Studying our primal horizons at the Kuiper belt

In August this year, the New Horizons spacecraft will cross into the region of space beyond Neptune’s orbit. It won’t be the first human object to go this far: the two Voyager space probes have already done that, and then Pioneer 10 with them. What will be special about New Horizons is that it’ll be the only one with enough power to receive commands from Earth, perform observations, and relay its findings back. Unlike the Voyager and Pioneer probes, New Horizons will not be a symbolic, space-born artifact but the first fully functional scientific experiment to travel that far. To be fair, Voyager 1 at the cusp of the interstellar medium still has its ears open for out-of-the-ordinary stuff but it doesn’t have enough juice to turn its head.

From its new perch, New Horizons will be privy to the lives of a belt of bodies named for the astronomer Gerard Kuiper, who speculated on them in the 1950s. The Kuiper belt, like the asteroid belt between Mars and Jupiter, bears signatures of the formative days of the Solar System, which were quite tumultuous. Various studies of asteroids, Kuiper belt objects (KBOs) and satellite systems of the gas giants Jupiter and Saturn have shown that after the planets formed, they moved around quite a bit before settling in their current orbits. One interesting way we know this is because of some similar properties between the asteroid belt and the KBOs. Even though they’re so far apart (~4.2 billion km between them), how could they have had a shared history?

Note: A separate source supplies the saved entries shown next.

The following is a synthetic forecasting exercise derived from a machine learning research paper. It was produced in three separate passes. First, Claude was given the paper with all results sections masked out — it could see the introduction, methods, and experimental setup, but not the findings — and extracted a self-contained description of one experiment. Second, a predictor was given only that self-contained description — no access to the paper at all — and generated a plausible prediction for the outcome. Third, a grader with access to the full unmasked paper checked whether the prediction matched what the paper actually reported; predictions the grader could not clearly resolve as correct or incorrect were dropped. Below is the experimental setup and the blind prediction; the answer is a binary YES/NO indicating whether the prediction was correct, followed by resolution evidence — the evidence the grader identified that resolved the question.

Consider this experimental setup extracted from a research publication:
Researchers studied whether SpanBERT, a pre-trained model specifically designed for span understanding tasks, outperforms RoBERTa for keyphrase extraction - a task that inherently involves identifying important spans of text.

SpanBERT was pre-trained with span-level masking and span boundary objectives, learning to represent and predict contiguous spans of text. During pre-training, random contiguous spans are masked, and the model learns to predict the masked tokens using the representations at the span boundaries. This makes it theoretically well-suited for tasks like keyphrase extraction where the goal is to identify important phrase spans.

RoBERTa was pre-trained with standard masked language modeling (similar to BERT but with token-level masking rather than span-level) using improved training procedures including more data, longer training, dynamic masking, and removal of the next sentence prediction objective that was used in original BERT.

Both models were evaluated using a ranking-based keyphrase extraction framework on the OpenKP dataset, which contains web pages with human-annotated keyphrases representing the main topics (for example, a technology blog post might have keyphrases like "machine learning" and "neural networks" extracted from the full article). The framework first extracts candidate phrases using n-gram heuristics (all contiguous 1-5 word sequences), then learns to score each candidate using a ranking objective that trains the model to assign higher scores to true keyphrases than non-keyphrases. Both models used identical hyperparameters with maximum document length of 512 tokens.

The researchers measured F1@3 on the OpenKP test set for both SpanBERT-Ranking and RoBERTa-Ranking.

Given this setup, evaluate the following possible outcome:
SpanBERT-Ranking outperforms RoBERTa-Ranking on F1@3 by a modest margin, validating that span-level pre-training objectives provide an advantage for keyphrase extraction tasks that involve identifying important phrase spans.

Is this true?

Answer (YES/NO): NO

Look to Jupiter. According to one of the models of planetary formation, called the Grand Tack Model, Jupiter once came as close to the Sun as Mars is today, adulterating the asteroid belt with objects from the Kuiper belt its prodigious gravitational pull would’ve tugged along, before moving back. Then, according to the Nice Model, Jupiter pulled in more KBOs into orbit around itself – explaining why many moons of the ice- and gas-giants in that part of the Solar System look and feel like large KBOs. However, as compelling as these models seem, they’re far from being known to be absolute true. Astronomers need to make more observations.

That’s why it’s exciting that New Horizons is entering the vicinity of the Kuiper belt. Its findings would be both seminal and extremely important in understanding how the Solar System was born, why it has an anomalous constitution of planets, and how the ice giants Uranus and Neptune came to be.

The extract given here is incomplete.